Tuning bogofilter

Tue Oct 21 03:18:47 CEST 2008

David Relson wrote:
> We recommend against training over and over with the same messages as
> it biases the wordlist.  Training with ham and spam yields a wordlist
> that indicates how often individual words (tokens) occur in ham and in
> spam.  For a simplified example:  if "xyzw" occurs in 10% of your ham
> and in 20% of your spam, then a message with "xyzw" is twice as likely
> to be spam as it is to be ham.  If you keep training with the same spam
> you skew the results -- which is not recommended.

I don't really see biasing a spam message as spam to be particularly 
problematic.  If indeed a particular word ought to be hammier, then it 
will become so in the course of training your hams.  My experience has 
been that sometimes you don't receive enough spams to make some tokens 
spammy enough, and I therefore train these spams multiple times until 
bogofilter recognizes them appropriately as spams.  Otherwise, I will 
keep receiving them as false negatives.  For instance, if "xyzw" has 
only occurred twice, but it is absolutely 100% always spammy and you 
never ever want to see it again, then just keep training on that spam 
until bogofilter recognizes it as such.  This is as if you have received 
the spam many times, but without the inconvenience of actually having 
done so.  When you later train a ham message which contains another 
token "abcd" which may have appeared alongside "xyzw" and is now 
spammier than it should have been, "abcd" will become hammier while 
"xyzw" remains very spammy.  In the end, the result you want.

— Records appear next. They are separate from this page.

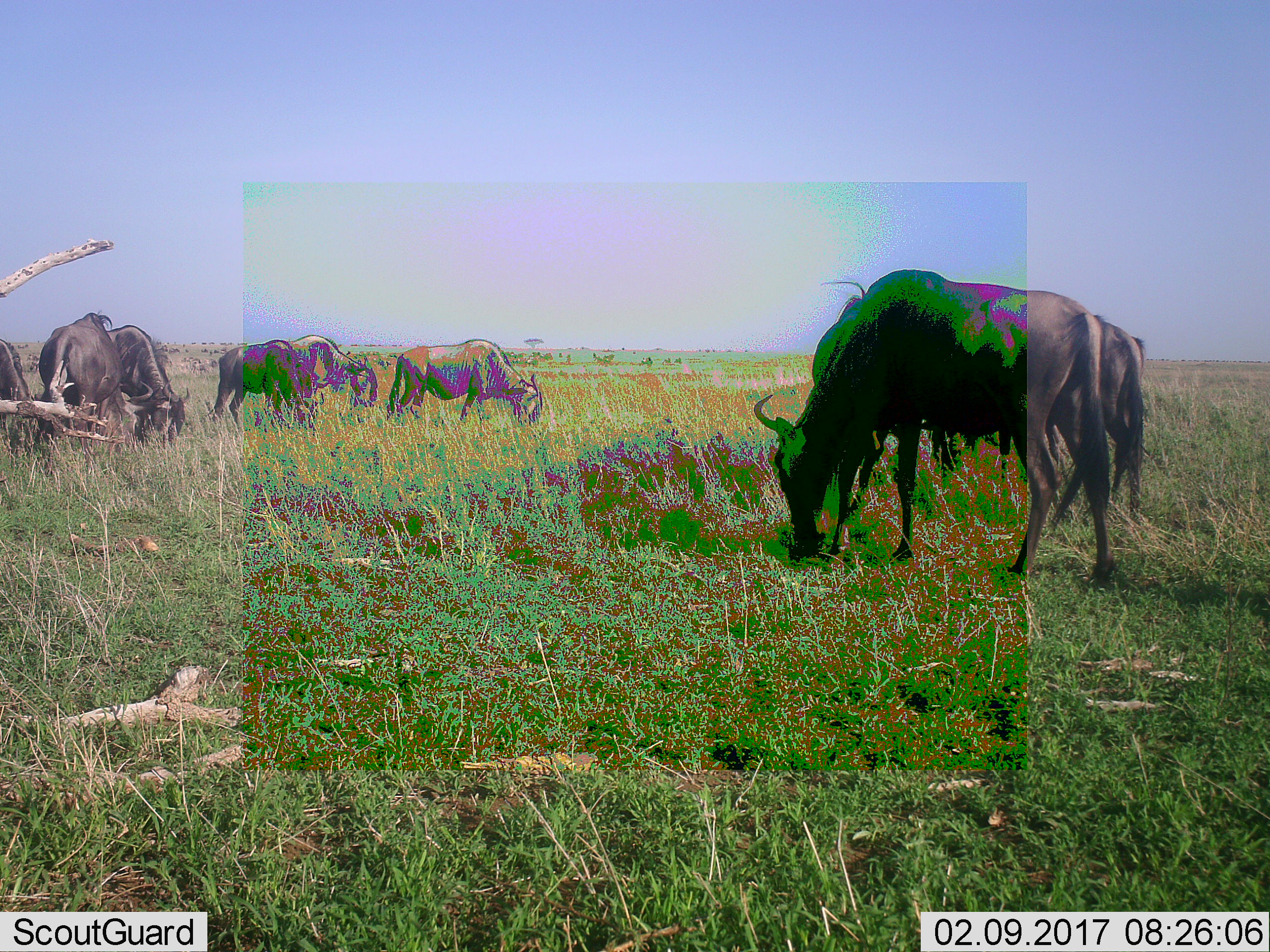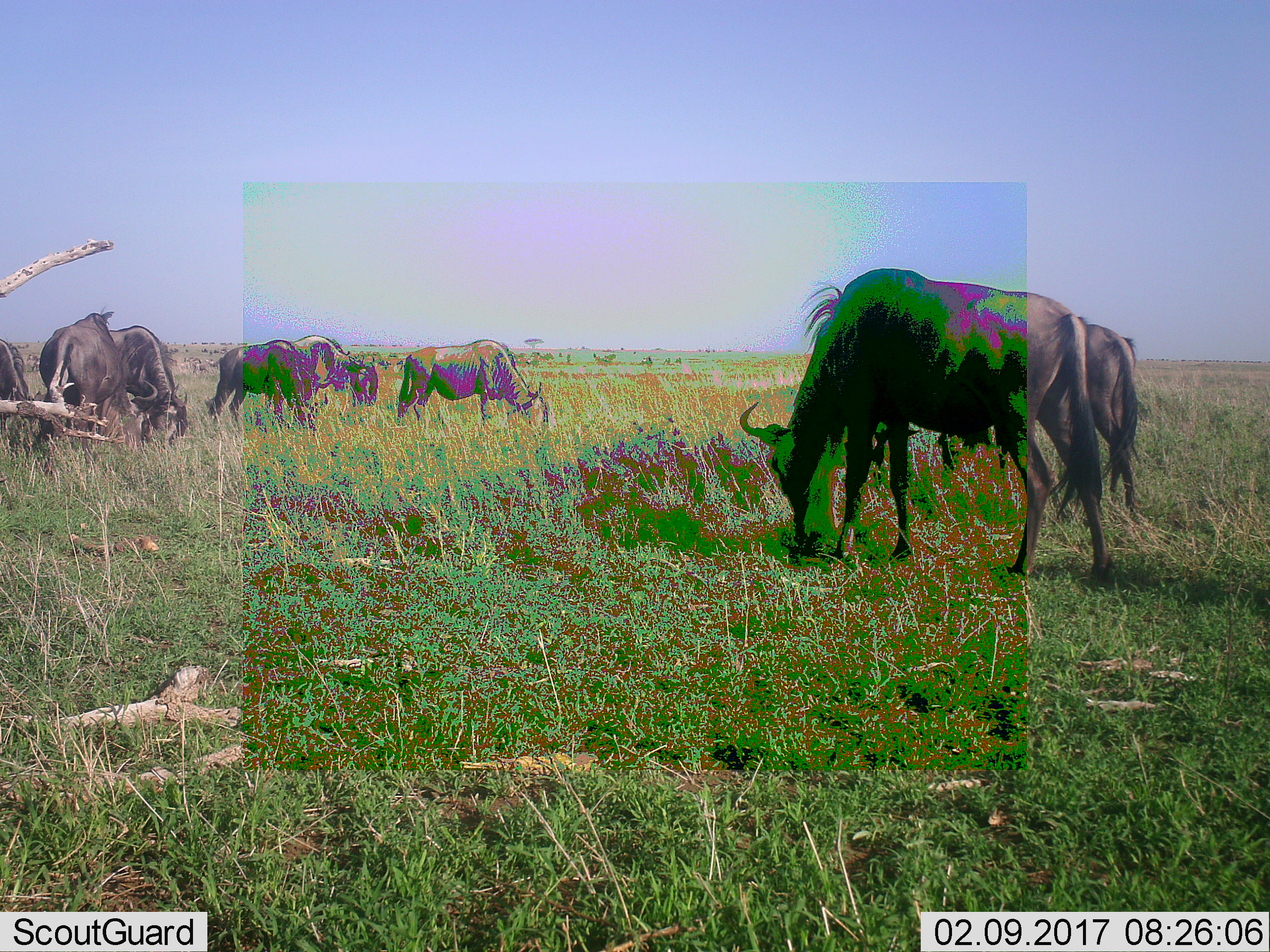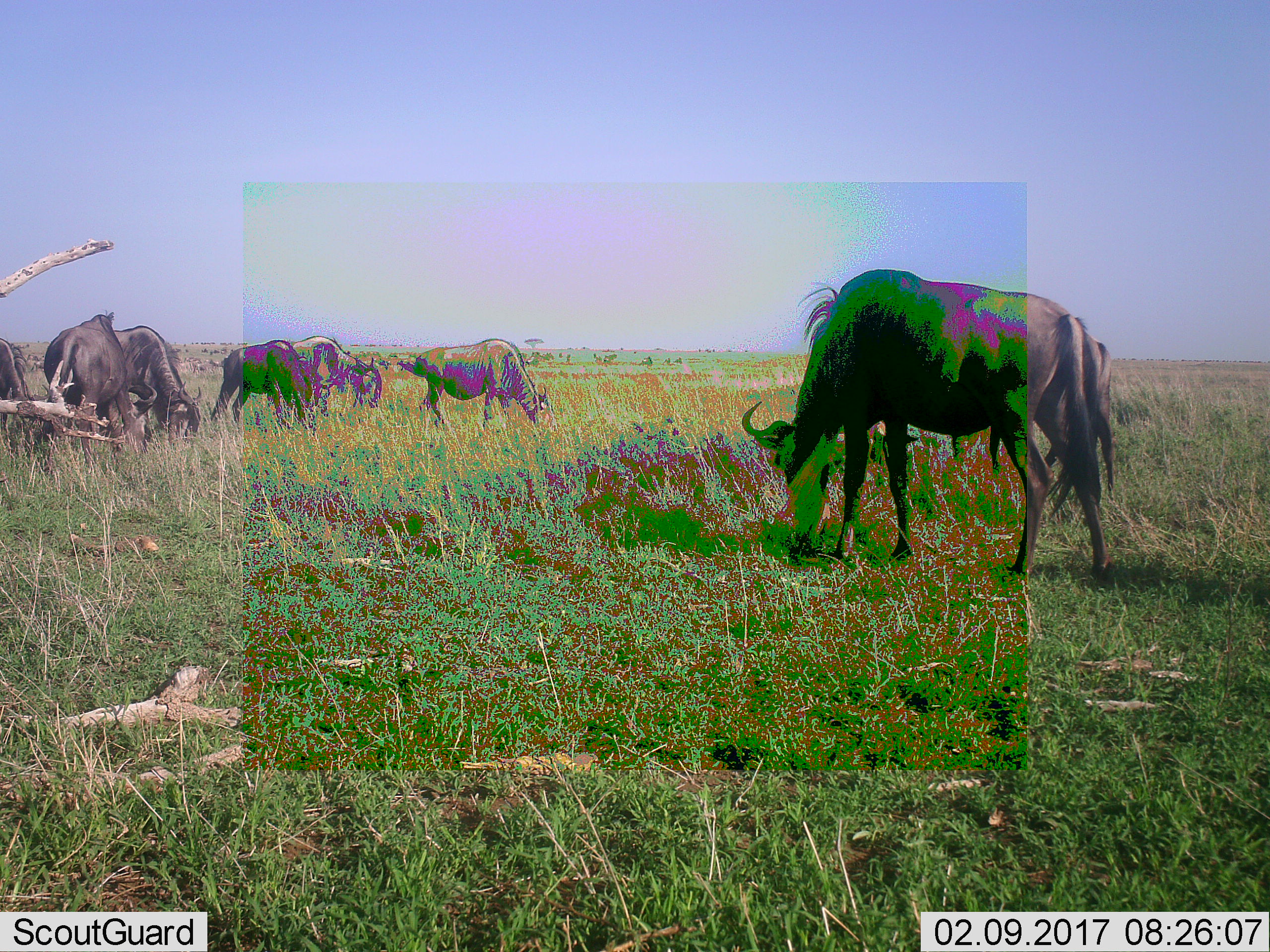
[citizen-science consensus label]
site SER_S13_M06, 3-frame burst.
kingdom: Animalia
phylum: Chordata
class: Mammalia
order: Artiodactyla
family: Bovidae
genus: Connochaetes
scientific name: Connochaetes taurinus taurinus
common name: blue wildebeest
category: wildebeestblue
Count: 8.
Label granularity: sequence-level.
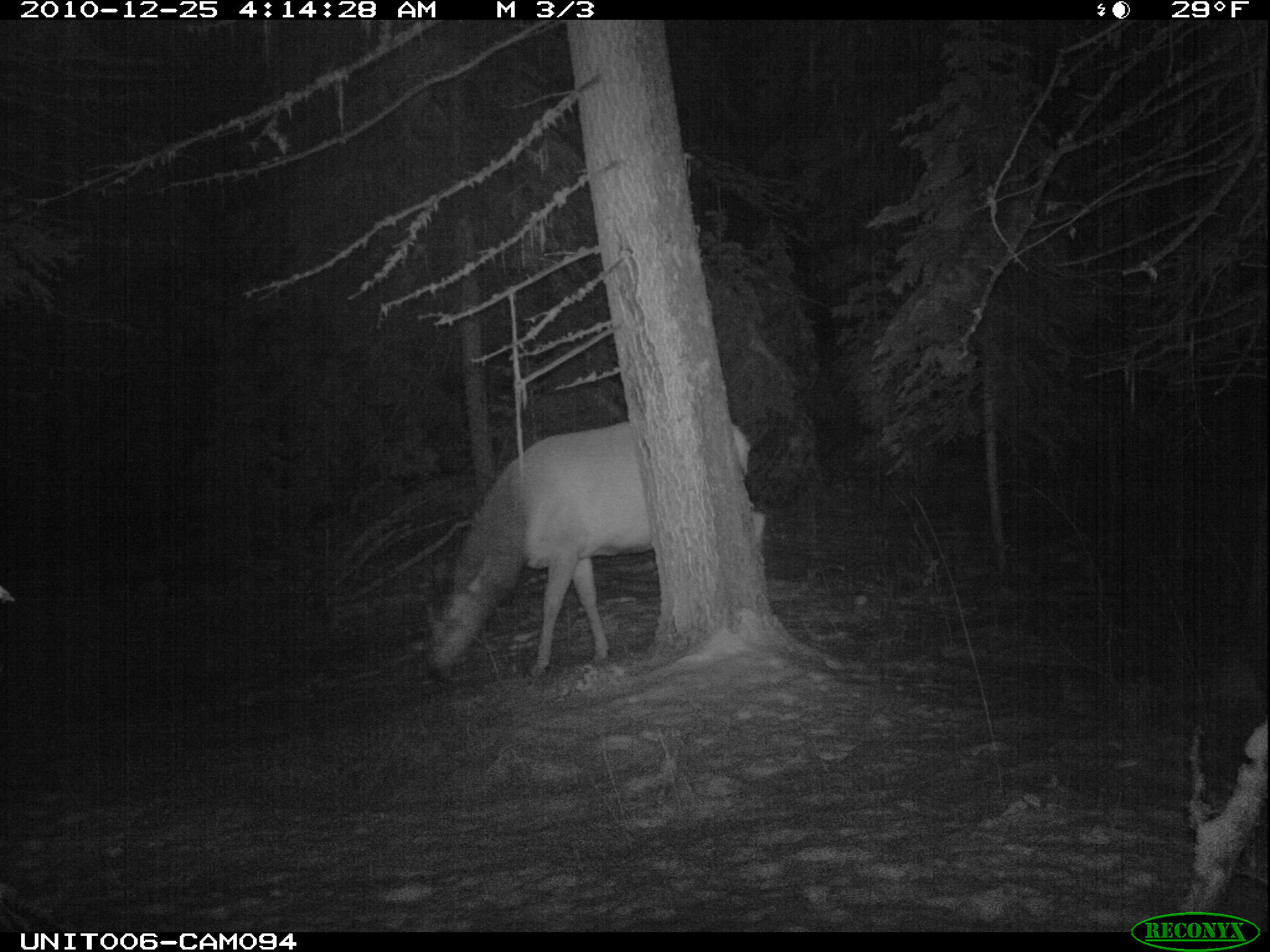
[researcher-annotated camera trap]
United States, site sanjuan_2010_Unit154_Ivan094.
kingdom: Animalia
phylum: Chordata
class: Mammalia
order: Artiodactyla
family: Cervidae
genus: Cervus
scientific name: Cervus elaphus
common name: red deer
Cervus elaphus (red deer).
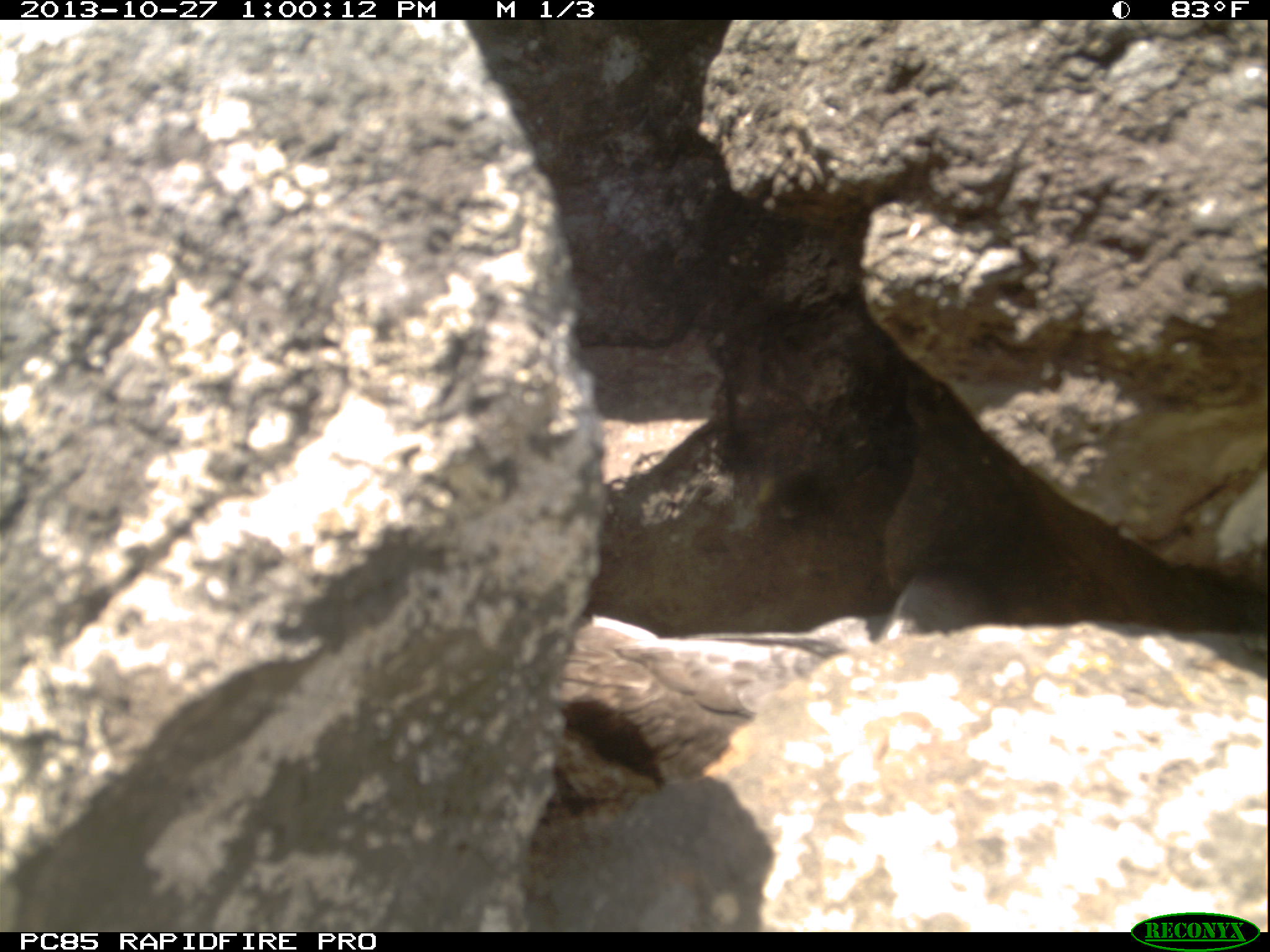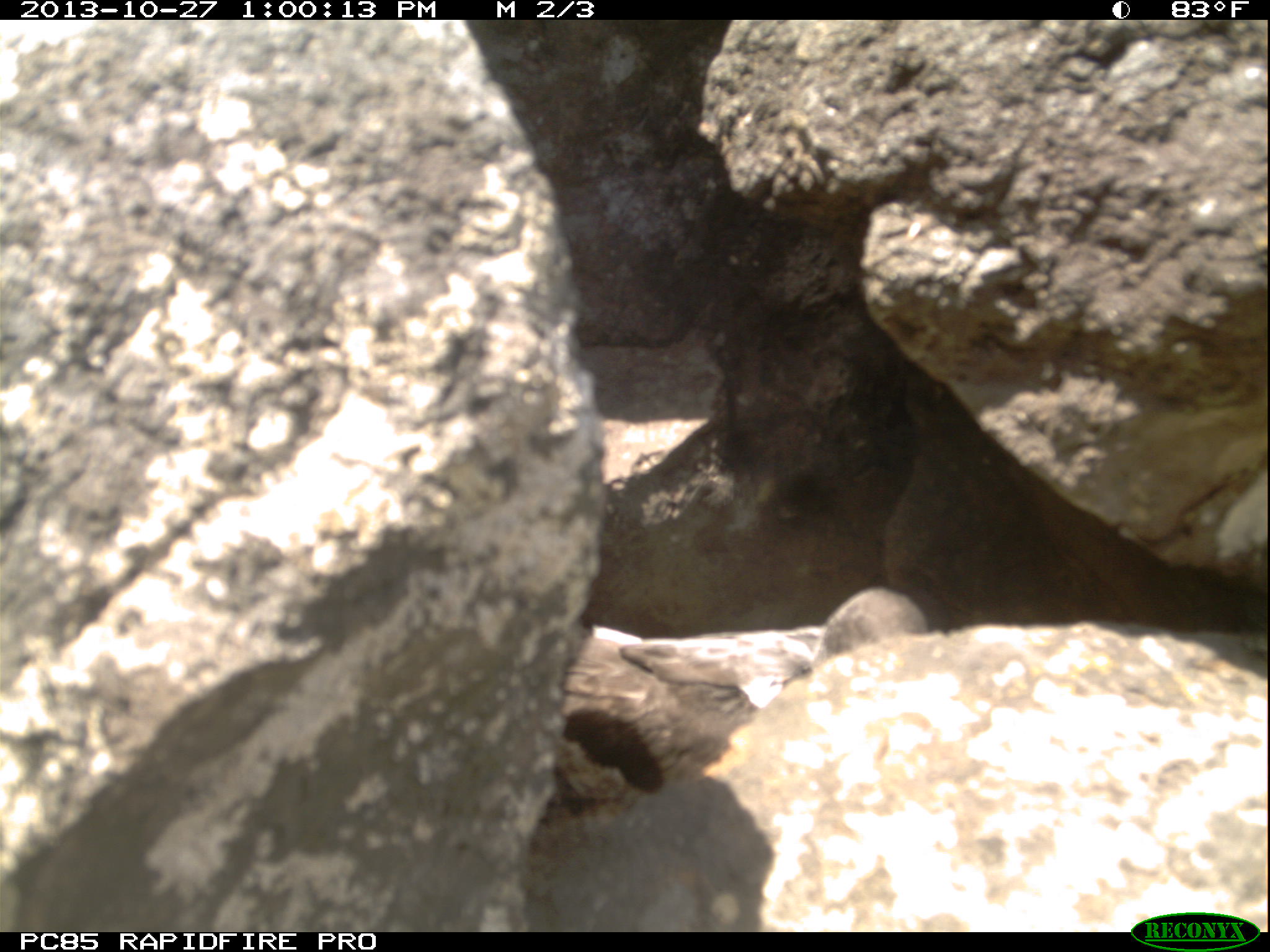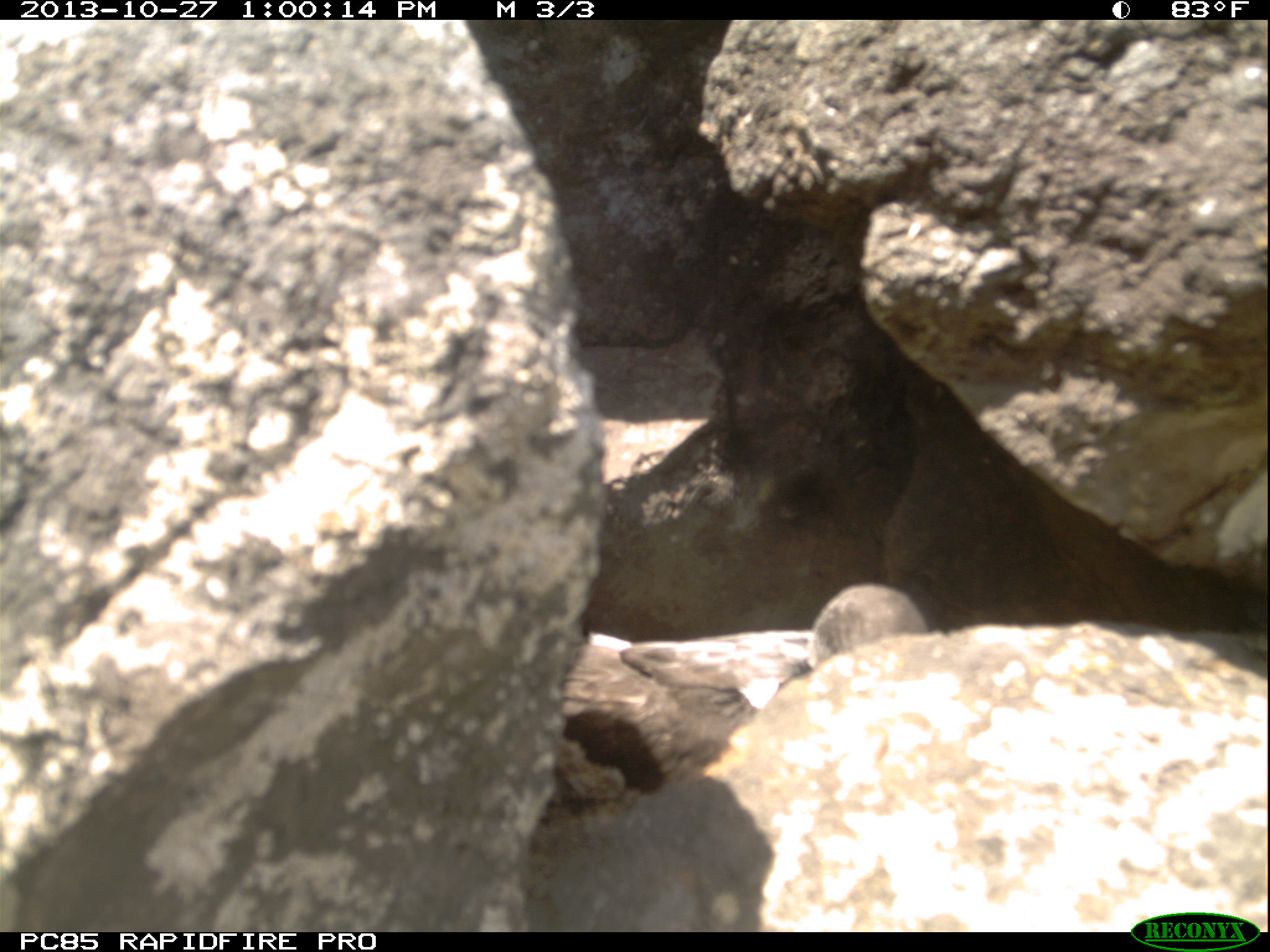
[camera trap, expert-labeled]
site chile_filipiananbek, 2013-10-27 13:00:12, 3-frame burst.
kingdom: Animalia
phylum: Chordata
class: Aves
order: Procellariiformes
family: Procellariidae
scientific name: Procellariidae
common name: petrel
Petrel (Procellariidae).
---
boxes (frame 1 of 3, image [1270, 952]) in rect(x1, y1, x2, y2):
petrel: rect(477, 579, 986, 798)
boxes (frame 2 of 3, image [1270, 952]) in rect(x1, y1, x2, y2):
petrel: rect(459, 588, 928, 800)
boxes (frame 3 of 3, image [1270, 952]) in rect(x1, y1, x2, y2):
petrel: rect(496, 583, 934, 798)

As I see it, most of the English language should wind up essentially 
neutral in your wordlist, with only the truly hammy and spammy words 
standing out, like a whitelist and blacklist respectively.  If some 
portion of the general language moves slightly hammy or spammy due to 
"over-training" some particular emails, it shouldn't have a large effect 
on the classification since it is largely only the trigger tokens which 
will ultimately decide it.  If a message is so wishy-washy as to contain 
no such trigger tokens which are obviously hammy or spammy, or perhaps 
well-crafted enough to contain equal numbers of each, then it deserves 
to be marked unsure so that you can manually determine it.

Tom